They are just AWFUL here in Georgia this year, despite our unusually cold winter. We picked 3 off of our dogs just last night - and one off of my husband.

I think that vinegar/water spray repels them (just watch your dogs eyes). I'm going to try that the next time we head out to our farm, but the problem is, as soon as they swim, the spray is gone. Check the internet for mixture suggestion.

Stupid blood suckers!


----------



## Vizsla Baby (Nov 4, 2011)

This might help.

http://healthyposts.wordpress.com/2013/05/09/homemade-tick-repellents-for-humans-and-dogs/


----------



## Jallen2014 (Mar 18, 2014)

I did try the vinager and water but they still get at least 3-4 on each ear, so I have to de-tick them before they come inside the house.
some are deer ticks (the fat ones) and most are the dar-red flat ones. so I'm gonna keep doing the spray & leave the collars.
thank you!


----------



## tknafox2 (Apr 2, 2013)

I have been using essential oil of citronella.
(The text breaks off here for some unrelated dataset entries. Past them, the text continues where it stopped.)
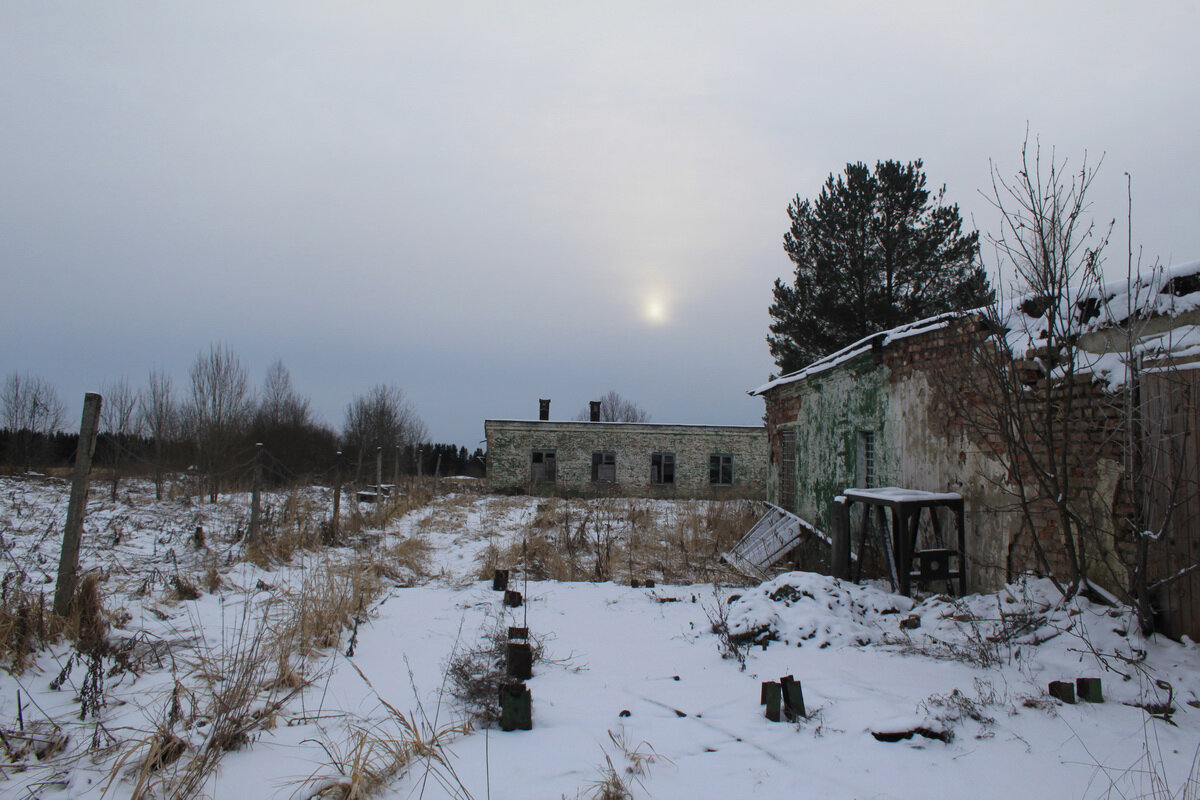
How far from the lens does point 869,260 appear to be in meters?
18.8

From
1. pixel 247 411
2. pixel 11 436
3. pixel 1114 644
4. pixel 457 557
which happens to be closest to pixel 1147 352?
pixel 1114 644

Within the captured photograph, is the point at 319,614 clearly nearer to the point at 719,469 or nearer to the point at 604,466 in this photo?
the point at 604,466

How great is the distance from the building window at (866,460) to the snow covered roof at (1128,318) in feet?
11.1

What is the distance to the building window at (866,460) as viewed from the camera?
335 inches

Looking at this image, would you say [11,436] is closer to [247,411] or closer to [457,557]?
[247,411]

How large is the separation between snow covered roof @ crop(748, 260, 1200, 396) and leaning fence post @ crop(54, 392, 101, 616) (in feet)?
22.4

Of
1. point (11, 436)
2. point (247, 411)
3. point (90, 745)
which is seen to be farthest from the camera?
point (247, 411)

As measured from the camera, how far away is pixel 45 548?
8070mm

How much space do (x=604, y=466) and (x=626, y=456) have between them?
0.95 m

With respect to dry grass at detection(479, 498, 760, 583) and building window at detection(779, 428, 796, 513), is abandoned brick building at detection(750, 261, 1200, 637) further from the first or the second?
dry grass at detection(479, 498, 760, 583)

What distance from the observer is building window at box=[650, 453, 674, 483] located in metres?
25.1

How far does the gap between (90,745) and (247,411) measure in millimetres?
26221

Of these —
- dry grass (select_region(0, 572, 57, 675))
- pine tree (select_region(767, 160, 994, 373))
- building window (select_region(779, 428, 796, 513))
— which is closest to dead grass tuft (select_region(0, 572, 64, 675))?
dry grass (select_region(0, 572, 57, 675))

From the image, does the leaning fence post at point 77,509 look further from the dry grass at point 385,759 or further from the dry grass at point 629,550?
the dry grass at point 629,550
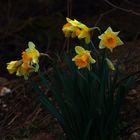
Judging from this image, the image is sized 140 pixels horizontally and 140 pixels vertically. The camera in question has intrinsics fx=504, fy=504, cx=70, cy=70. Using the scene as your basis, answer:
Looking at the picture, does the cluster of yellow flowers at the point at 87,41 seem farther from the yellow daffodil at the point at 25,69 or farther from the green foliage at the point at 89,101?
the yellow daffodil at the point at 25,69

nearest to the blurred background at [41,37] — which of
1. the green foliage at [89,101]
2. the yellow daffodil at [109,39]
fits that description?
the green foliage at [89,101]

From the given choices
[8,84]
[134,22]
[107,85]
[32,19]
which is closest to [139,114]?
[107,85]

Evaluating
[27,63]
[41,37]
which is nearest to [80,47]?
[27,63]

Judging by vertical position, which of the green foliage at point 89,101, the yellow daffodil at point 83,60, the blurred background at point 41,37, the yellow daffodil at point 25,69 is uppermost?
the yellow daffodil at point 83,60

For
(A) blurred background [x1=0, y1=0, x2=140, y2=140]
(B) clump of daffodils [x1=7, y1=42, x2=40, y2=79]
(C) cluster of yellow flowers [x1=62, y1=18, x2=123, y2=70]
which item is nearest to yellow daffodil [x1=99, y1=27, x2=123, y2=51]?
(C) cluster of yellow flowers [x1=62, y1=18, x2=123, y2=70]

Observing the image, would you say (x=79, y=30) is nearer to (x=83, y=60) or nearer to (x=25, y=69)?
(x=83, y=60)

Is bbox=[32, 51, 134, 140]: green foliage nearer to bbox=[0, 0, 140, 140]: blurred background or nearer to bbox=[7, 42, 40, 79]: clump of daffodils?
bbox=[7, 42, 40, 79]: clump of daffodils
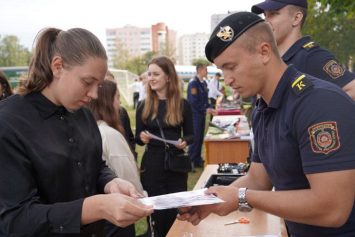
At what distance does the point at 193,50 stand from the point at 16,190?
15588 centimetres

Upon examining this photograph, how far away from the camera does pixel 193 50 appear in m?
154

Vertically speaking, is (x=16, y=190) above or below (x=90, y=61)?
below

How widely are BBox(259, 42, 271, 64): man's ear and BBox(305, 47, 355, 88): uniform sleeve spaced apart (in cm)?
110

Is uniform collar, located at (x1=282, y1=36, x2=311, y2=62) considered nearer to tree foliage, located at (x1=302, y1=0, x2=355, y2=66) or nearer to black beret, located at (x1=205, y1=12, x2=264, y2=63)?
black beret, located at (x1=205, y1=12, x2=264, y2=63)

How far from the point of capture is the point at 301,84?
1527mm

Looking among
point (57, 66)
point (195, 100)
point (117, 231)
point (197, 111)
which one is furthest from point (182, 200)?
point (195, 100)

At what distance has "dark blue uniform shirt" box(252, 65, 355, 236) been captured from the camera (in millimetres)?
1366

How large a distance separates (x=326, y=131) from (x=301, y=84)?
25 centimetres

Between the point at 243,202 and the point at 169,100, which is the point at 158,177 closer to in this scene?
the point at 169,100

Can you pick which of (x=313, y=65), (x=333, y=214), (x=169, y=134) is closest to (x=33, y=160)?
(x=333, y=214)

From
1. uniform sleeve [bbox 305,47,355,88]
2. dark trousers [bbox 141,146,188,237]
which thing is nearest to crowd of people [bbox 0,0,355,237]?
uniform sleeve [bbox 305,47,355,88]

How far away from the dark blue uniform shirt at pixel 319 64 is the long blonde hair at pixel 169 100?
1.68 metres

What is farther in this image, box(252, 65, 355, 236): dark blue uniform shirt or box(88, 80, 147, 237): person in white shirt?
box(88, 80, 147, 237): person in white shirt

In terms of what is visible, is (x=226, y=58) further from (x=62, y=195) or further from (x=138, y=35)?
(x=138, y=35)
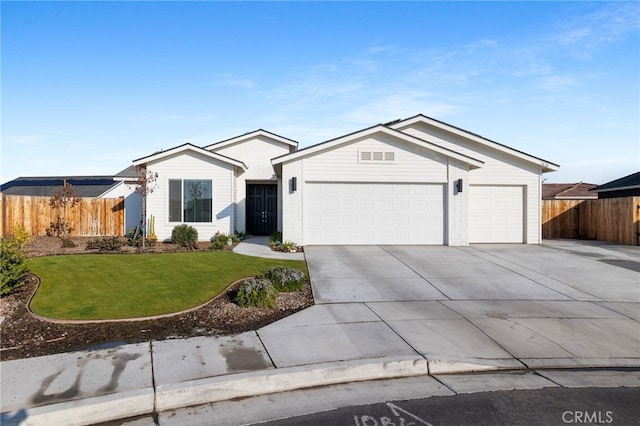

I dab it on my palm rub them together to activate, and then pat on my pup, ears,neck,chest, legs. careful not to touch sensitive areas.
So far, I have had no ticks or fleas.
His bath shampoo ( Young Living Animal Scents) has essential as well, smells wonderful and seems to protect well. I haven't put a collar on him yet, but may as the season progresses.


----------



## mlwindc (Feb 8, 2013)

May be a dumb question, but how easy are the collars go remove and put back on? I have been front lining Wilson, but it doesn't always work. He ended up with 30 ticks after one romp in the shenendoah. I am interested in the preventic collars, but he really doesn't need to wear it all the time because he is inside the house and we live in town-just when we go for hikes or in the country. So, I guess my question is - does the collar "expire" from use? Or just because of opening? If I put it on for a weekend, can I zip it up in a bag and then use it again in a few months when we go out again?


----------



## redbirddog (Apr 23, 2010)

About 10 seconds to put on and take off.

They are sealed in a air tight bag when you buy them. The idea is to have it on for awhile before and after you NEED it.

Tick season is different in places and two a year covers six to eight months. If you can keep them dry they do last longer.

Rod


----------



## Oquirrh the V (Jun 24, 2011)

Pulled two ticks out of Oquirrh's ear last night. Not a happy momma. So disgusting!!!


----------